The Department of Veterans Affairs Inspector General will examine whether the head of the VA sought damaging information about a veteran and senior Congressional advisor who said she was sexually assaulted at a VA hospital.
Inspector General Michael Missal wrote a letter to members of Congress this week, saying his office would conduct a “review” of allegations that Secretary Robert Wilkie attempted to discredit Andrea Goldstein, a Navy Reserve intelligence officer and policy advisor on the Congressional Women Veterans Task Force.
Missal called the issue “a high priority for our office” in the letter first reported by The Washington Post. Missal assured lawmakers he would provide a full report of his office’s findings at the conclusion of the review.
OIG spokesman Fred Baker told Connecting Vets Thursday, the Inspector General is planning a “review,” not a criminal investigation of the secretary, which he said were distinct and separate duties of the OIG.
Wilkie and VA officials strongly denied the allegations.
"I never would do that to a fellow officer -- it is a breach of honor," Wilkie said previously in a statement to Connecting Vets.
On Thursday, Wilkie testified before Congress about the VA’s $243 billion budget request. At that hearing, House Veterans Affairs Chairman Rep. Mark Takano, D-Calif., said he planned to hold another hearing to discuss sexual assault at VA facilities. Wilkie committed to testifying at that hearing.
Following his testimony, Wilkie told reporters that he hoped the hearing would provide an opportunity to clear the air about Goldstein’s case and allegations against him.
In September, Goldstein said that a man sexually assaulted and harassed her at the Washington, D.C. VA Medical Center. She said multiple people witnessed the alleged assault, and that she tried to report it to several VA staffers, but they were slow to react or unresponsive until police were involved.
At the time, Wilkie promised a full investigation from the Office of the Inspector General.
But that investigation concluded earlier this year with no criminal charges filed. Multiple sources with knowledge of the case told Connecting Vets this was due, at least in part, to a lack of functioning security cameras at the hospital in the area the assault took place.
VA spokeswoman Christina Mandreucci told Connecting Vets there was one malfunctioning camera "at the time of the incident" and "all cameras in the DC VA are fully functional and have been since September 2019."
Wilkie announced that the case was closed without charges in a letter to Congress last month, where he also called Goldstein’s report “unsubstantiated claims,” setting off a firestorm of criticism from lawmakers and advocates.
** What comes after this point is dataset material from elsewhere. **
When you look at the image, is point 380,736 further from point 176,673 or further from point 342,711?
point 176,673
Wilkie told reporters Thursday he regretted his use of the phrase and didn't intend to suggest that she was lying about her assault.
Earlier this month, an anonymous complaint was filed with the House Veterans Affairs Committee alleging Wilkie sought damaging information about Goldstein in an attempt to discredit her and spoke about it multiple times to VA staff and to at least one member of Congress.
Following the complaint, Takano’s office wrote to the Inspector General, asking him to investigate "deeply troubling" allegations that "Wilkie and other VA officials used government time and resources to undermine the credibility of Ms. Andrea Goldstein after I requested an investigation of her sexual assault allegations" at the D.C. VA, according to the letter obtained by Connecting Vets. "I am gravely concerned that Secretary Wilkie and VA officials may have unlawfully accessed or attempted to access Ms. Goldstein's military service records, medical records, or took other actions to obtain sensitive or personal information about Ms. Goldstein with intent to discredit her character and retaliate against her."
This week, six Democratic senators also demanded an investigation.
On Thursday, Wilkie told reporters he welcomed the Inspector General examining the Goldstein case further, echoing his statements last month.
"I have to know, she has to know, if our facilities are safe," Wilkie said. "We're going to make a renewed push to get answers ... to help us help ourselves and help women veterans to make sure that they feel safe and welcomed."